(Requirement) Look below for the line with "Based on the image, which of". Extract that line and each one after it through the last, word for word.

(Raw data)
## begin

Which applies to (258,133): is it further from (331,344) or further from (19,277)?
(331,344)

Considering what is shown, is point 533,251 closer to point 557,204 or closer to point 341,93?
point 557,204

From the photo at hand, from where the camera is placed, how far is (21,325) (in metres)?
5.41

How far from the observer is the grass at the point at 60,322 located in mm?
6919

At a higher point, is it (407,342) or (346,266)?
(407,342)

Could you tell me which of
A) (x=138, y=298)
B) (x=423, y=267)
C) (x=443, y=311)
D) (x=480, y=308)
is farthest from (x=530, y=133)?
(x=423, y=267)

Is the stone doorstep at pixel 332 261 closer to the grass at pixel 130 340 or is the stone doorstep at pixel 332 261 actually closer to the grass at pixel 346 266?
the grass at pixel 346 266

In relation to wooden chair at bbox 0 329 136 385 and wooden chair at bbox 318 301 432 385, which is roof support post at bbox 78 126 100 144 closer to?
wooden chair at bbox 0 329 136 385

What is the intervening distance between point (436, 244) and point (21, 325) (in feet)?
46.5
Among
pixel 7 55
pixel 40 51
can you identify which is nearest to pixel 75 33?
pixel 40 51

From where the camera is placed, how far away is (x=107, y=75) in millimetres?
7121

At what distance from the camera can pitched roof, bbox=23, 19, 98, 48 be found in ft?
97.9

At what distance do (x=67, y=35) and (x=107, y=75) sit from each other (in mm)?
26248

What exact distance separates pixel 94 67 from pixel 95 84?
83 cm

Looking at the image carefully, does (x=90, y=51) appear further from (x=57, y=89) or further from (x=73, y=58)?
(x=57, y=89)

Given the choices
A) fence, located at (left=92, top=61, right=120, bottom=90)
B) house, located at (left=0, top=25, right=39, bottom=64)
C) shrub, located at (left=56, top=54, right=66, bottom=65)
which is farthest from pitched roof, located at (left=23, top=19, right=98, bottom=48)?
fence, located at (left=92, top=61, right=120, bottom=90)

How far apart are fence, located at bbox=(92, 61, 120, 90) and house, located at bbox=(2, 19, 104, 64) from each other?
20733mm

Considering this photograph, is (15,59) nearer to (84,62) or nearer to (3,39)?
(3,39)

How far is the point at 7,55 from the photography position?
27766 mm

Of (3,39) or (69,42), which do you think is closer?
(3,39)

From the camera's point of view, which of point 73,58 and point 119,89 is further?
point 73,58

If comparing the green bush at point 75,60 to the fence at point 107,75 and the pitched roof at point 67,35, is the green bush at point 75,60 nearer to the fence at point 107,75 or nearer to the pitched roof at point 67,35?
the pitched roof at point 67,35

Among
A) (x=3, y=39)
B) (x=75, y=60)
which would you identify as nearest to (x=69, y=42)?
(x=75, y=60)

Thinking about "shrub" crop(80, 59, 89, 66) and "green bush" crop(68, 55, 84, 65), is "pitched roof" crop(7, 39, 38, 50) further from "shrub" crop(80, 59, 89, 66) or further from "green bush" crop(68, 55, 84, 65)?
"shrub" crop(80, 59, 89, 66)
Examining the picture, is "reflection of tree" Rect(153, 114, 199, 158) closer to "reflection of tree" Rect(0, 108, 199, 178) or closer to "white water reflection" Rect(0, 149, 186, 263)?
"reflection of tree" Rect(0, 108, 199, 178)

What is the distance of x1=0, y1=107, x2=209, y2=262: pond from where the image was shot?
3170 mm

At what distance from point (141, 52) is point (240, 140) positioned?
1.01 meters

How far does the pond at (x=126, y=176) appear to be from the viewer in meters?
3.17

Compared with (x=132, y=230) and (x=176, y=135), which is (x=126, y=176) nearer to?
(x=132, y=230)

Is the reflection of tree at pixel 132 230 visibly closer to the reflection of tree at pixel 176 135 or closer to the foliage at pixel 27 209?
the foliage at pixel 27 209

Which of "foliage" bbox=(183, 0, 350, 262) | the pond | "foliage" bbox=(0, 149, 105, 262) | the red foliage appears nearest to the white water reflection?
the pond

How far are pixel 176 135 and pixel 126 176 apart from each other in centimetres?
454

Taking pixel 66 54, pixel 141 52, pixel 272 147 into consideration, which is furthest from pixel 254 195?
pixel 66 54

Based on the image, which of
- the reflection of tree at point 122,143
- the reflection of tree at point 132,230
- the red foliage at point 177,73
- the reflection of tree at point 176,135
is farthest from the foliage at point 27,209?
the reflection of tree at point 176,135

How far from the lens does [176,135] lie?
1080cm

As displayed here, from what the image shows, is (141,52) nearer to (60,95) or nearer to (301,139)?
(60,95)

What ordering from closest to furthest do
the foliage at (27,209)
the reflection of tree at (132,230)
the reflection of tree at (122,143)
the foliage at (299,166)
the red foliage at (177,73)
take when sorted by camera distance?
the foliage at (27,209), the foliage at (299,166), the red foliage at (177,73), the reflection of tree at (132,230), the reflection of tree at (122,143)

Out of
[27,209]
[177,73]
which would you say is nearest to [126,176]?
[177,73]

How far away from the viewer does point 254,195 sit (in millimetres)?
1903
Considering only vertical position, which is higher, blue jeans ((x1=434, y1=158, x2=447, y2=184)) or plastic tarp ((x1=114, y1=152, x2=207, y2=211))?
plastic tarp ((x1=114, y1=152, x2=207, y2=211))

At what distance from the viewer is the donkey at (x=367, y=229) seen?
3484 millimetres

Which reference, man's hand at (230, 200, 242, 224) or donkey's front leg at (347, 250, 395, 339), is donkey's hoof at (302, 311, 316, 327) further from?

## end

(Solution below)
Based on the image, which of
- the reflection of tree at point 122,143
- the reflection of tree at point 132,230
- the red foliage at point 177,73
- the reflection of tree at point 176,135
is farthest from the foliage at point 27,209?
the reflection of tree at point 176,135

How far from the lens does [176,135] lie?
1080cm

As displayed here, from what the image shows, is (141,52) nearer to (60,95) or nearer to (301,139)?
(60,95)

What ordering from closest to furthest do
the foliage at (27,209)
the reflection of tree at (132,230)
the reflection of tree at (122,143)
the foliage at (299,166)
the red foliage at (177,73)
take when sorted by camera distance?
the foliage at (27,209), the foliage at (299,166), the red foliage at (177,73), the reflection of tree at (132,230), the reflection of tree at (122,143)

Out of
[27,209]
[177,73]
which would you say is nearest to [126,176]?
[177,73]

How far away from the viewer does point 254,195 sit (in millimetres)?
1903
Considering only vertical position, which is higher, blue jeans ((x1=434, y1=158, x2=447, y2=184)) or plastic tarp ((x1=114, y1=152, x2=207, y2=211))?
plastic tarp ((x1=114, y1=152, x2=207, y2=211))

At what distance from the viewer is the donkey at (x=367, y=229) seen?
3484 millimetres

Which reference, man's hand at (230, 200, 242, 224) or donkey's front leg at (347, 250, 395, 339), is donkey's hoof at (302, 311, 316, 327) further from?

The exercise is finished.